Data records
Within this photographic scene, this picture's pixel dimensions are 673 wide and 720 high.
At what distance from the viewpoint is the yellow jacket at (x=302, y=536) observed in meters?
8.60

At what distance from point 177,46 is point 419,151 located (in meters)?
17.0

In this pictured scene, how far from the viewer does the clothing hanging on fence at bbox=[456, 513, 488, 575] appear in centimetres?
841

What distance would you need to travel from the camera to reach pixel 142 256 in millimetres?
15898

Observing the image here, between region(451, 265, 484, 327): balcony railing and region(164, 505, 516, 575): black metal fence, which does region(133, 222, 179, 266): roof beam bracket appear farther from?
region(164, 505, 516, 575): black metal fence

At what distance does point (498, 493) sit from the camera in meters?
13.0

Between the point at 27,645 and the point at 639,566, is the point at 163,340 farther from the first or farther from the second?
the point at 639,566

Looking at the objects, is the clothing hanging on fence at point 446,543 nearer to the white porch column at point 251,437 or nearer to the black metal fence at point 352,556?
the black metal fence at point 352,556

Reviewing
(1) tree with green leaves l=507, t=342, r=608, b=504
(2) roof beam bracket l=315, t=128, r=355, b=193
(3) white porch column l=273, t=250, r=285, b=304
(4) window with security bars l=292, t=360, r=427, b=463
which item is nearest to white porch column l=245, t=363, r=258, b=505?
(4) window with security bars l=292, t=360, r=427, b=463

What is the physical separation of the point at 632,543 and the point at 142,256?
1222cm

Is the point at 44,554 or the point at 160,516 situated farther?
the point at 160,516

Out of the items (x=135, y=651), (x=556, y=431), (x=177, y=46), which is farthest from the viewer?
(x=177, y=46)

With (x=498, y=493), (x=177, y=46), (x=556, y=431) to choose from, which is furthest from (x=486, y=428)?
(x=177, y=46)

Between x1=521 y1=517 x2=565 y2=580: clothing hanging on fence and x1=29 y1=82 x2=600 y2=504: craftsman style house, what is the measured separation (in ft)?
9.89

* WRITTEN TASK:
Rewrite the listing above, switching every "white porch column" to "white support post" and keeping everything else the same.

* RESPONSE:
Within this photographic scene, this picture's pixel dimensions are 673 wide and 720 high.
At what distance from the viewpoint is the yellow jacket at (x=302, y=536) observed in meters?
8.60

At what distance from point 177,46 is point 419,151 located (in meters)?
17.0

In this pictured scene, how far from the viewer does the clothing hanging on fence at bbox=[456, 513, 488, 575] appear in centimetres?
841

What distance would you need to travel from the camera to reach pixel 142 256 in millimetres?
15898

Observing the image here, between region(451, 265, 484, 327): balcony railing and region(164, 505, 516, 575): black metal fence, which does region(133, 222, 179, 266): roof beam bracket appear farther from?
region(164, 505, 516, 575): black metal fence

At what distance does point (498, 493) sit from the camera in meters?
13.0

Between the point at 27,645 and the point at 639,566, is the point at 163,340 farther from the first or farther from the second?
the point at 639,566

Looking at the objects, is the clothing hanging on fence at point 446,543 nearer to the white support post at point 251,437 or nearer to the black metal fence at point 352,556?
the black metal fence at point 352,556

Reviewing
(1) tree with green leaves l=507, t=342, r=608, b=504
(2) roof beam bracket l=315, t=128, r=355, b=193
(3) white support post l=273, t=250, r=285, b=304
(4) window with security bars l=292, t=360, r=427, b=463
which item is nearest to white support post l=245, t=363, r=258, b=505?
(4) window with security bars l=292, t=360, r=427, b=463

What is the physical separation of the point at 632,543 and the point at 142,256?
1222cm

Is the point at 44,554 or the point at 160,516 situated farther?
the point at 160,516

Out of the items (x=135, y=651), (x=556, y=431), (x=177, y=46), which is farthest from the viewer?
(x=177, y=46)

With (x=498, y=493), (x=177, y=46), (x=556, y=431) to choose from, which is furthest from (x=486, y=428)?
(x=177, y=46)

Between x1=521 y1=517 x2=565 y2=580: clothing hanging on fence and x1=29 y1=82 x2=600 y2=504: craftsman style house, what is the measured separation (in ft)?
9.89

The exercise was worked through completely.